# [Exercises]
(1) Using the blog passage, decide whether each statement agrees with it. Answer yes or no for each, and quote the exact words of the passage that settle it.
(a) Texan99 finds reading a room easy.
(b) james tried to stay silent for a few months at a Bible study.
(c) The writer says their group's wit increases exponentially.
(2) List the names of everyone who posted a comment in the blog passage.
(3) In the blog passage, what does Texan99 say their fallen angel will always be?

Son #5 has the skill, but does not yet see the danger.  He reads a room brilliantly, and does not quite respect those who don't do it so well.  I think that will always be part of him, though it will subside as he separates from highschool.

Here's my worry, in both the urban poor and witty uppermiddleclass cultures:  This is who mobs are made of.  These are communities who move together entirely too much. I write that as one who values community, especially Christian community far higher than most people do. It's a very CS Lewis lesson to remember that it is the good things which are most dangerous when they go bad.  Devils are made of fallen angels.

*Those of you who know us one at a time need to know that we increase in wit geometrically (not exponentially, though we hope that someday the stars will align and we will all have had just the right number of drinks, the precise amount of frustration over the previous few hours, and enough time apart to have an unusually great supply of stories needing to be told, and collectively ascend to some higher plane).


Texan99 said...

It's hard for me to imagine reading a room. For me a room is a closed book with a blank cover.

So it's no surprise to anyone to learn that I never had a command of up-to-date slang or patter. I get a charge out of reading enough old texts to grasp archaic usage, probably because I can do it at my own speed and not in company.

My fallen angel will always be the pleasures of isolation and self-willfulness, not the mob.

james said...

I find it easy to spot some sideways or funny take on a topic, or some aspect nobody has been talking about. I have to squash that tendency to put me at the center. I remember at one Bible study I realized I'd talked more than anybody else for quite some weeks--and some of what I'd been saying wasn't terribly edifying--and tried to exercise the discipline of silence for a few months.
"For I am full of words, and the spirit within me compels me; 19 inside I am like bottled-up wine, like new wineskins ready to burst. 20 I must speak and find relief"

RichardJohnson said...

It might be said that Malcolm X was a pioneer in bringing jive talk to the ofays. Perhaps the jive talk from the movie Airplane was inspired by Malcolm X' work.

It is easy to mock upper middle class types wanting to appear "with it" by becoming conversant in urban street dialect. However,some sort of awareness of those different from you is a good thing- provided that it is not accompanied by the characteristic prog-sneer directed at people of pallor who have the effrontery to disagree with the progs.

# [Record set]
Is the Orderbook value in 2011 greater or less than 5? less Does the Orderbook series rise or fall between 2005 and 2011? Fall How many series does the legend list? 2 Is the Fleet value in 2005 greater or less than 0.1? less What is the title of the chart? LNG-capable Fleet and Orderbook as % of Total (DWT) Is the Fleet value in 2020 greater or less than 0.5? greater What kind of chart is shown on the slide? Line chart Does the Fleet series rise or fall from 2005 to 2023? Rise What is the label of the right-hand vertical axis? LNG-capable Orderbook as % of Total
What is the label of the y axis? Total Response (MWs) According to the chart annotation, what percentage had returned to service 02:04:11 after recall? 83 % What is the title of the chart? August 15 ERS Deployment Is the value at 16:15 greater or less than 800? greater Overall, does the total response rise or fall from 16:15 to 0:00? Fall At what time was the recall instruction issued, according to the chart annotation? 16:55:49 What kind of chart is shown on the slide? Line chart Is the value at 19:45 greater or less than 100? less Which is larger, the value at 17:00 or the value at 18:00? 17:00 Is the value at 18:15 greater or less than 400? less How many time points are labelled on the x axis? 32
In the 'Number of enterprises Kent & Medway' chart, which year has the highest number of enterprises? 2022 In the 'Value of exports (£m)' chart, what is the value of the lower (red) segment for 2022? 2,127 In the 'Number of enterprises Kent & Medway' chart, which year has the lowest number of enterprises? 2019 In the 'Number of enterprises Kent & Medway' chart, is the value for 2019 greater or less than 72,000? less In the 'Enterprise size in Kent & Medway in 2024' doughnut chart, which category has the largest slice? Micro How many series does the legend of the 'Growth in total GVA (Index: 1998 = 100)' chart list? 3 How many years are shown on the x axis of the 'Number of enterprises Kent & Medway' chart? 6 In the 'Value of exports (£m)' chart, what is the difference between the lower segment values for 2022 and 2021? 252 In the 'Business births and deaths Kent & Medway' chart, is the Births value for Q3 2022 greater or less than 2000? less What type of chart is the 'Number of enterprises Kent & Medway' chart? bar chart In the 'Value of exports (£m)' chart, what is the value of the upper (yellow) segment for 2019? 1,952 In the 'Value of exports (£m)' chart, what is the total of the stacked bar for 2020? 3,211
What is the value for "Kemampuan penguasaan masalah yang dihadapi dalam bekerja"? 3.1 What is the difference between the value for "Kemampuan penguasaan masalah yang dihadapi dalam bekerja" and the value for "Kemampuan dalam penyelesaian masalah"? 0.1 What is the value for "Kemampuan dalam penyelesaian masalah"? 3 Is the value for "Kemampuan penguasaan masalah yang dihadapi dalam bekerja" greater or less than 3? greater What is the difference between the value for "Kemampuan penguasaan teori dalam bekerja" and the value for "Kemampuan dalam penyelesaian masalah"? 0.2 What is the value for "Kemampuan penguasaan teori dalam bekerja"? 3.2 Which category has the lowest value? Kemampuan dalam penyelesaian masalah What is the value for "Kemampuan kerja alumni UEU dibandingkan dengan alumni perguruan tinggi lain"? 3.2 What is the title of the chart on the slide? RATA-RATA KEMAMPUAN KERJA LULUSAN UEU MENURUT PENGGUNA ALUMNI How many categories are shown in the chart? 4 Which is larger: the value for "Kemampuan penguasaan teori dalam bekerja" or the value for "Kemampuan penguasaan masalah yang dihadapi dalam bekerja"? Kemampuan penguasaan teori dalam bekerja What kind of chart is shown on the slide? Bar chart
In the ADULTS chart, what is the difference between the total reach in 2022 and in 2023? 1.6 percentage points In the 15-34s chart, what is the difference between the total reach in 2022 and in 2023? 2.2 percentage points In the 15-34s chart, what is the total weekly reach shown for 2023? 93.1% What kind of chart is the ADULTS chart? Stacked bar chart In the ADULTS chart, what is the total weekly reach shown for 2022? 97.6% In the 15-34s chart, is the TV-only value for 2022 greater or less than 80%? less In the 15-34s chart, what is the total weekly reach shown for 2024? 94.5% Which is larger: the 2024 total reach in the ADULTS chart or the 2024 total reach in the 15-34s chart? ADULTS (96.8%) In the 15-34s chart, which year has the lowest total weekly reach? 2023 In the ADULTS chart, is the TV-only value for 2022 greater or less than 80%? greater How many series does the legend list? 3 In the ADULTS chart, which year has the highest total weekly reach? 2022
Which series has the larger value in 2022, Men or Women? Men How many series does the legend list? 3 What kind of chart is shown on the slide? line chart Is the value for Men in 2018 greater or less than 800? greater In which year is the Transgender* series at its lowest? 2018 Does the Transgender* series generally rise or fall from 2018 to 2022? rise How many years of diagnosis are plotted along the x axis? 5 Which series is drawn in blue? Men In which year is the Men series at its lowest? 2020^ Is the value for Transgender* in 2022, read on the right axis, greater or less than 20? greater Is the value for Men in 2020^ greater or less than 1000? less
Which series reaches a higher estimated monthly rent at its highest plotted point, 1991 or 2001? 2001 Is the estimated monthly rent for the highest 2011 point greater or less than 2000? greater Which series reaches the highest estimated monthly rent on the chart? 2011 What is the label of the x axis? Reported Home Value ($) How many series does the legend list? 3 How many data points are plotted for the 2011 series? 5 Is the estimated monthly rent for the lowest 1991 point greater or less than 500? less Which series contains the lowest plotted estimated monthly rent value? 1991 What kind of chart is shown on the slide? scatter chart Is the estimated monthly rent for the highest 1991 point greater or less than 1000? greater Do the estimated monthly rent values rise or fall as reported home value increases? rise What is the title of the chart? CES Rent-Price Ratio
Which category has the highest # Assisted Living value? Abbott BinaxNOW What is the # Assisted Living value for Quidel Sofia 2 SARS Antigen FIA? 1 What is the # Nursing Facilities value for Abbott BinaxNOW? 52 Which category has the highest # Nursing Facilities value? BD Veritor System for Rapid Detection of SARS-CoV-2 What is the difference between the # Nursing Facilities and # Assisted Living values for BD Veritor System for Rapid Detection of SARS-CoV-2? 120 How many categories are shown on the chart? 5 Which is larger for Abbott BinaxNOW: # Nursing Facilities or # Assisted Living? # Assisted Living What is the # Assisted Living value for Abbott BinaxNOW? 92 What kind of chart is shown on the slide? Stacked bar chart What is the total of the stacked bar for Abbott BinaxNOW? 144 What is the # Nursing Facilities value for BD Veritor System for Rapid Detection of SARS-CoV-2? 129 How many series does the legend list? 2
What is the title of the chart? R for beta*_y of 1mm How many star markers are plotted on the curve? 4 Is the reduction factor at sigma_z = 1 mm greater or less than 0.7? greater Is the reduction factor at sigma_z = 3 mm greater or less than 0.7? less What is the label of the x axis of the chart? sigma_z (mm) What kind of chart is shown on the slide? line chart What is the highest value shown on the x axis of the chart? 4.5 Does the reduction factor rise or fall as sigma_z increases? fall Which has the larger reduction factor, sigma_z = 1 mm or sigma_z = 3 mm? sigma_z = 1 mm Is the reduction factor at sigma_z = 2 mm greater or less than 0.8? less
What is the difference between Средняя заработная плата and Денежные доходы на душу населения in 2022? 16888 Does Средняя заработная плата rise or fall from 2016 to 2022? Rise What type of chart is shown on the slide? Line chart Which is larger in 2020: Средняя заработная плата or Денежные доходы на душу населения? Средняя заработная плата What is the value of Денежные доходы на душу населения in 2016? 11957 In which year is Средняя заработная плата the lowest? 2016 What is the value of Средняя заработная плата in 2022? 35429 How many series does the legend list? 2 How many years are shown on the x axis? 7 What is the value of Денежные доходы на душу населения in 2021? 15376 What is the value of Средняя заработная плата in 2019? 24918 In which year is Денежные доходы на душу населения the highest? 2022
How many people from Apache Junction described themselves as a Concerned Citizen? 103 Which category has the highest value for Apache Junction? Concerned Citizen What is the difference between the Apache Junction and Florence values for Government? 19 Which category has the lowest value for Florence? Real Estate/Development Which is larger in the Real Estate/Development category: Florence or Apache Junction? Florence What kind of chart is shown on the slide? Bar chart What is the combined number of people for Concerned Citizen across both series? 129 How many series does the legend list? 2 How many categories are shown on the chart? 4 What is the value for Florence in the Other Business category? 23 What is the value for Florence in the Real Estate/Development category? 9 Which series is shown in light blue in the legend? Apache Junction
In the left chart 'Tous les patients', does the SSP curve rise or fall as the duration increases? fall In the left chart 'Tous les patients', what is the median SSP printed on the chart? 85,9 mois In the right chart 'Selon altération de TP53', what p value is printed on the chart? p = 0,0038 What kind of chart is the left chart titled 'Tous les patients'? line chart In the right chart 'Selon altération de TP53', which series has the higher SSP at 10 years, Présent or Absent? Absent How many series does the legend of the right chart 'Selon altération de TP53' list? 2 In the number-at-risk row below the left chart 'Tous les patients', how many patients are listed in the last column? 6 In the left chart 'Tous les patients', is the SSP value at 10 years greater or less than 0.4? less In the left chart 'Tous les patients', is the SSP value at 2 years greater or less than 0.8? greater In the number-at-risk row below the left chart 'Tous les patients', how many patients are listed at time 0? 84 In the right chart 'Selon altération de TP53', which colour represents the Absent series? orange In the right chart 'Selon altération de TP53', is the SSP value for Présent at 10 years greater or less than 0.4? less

# [Answers to the tasks]
(1)
(a) No: "It's hard for me to imagine reading a room."
(b) Yes: "tried to exercise the discipline of silence for a few months."
(c) No: "we increase in wit geometrically (not exponentially"

(2) Texan99, james, RichardJohnson

(3) The pleasures of isolation and self-willfulness, not the mob.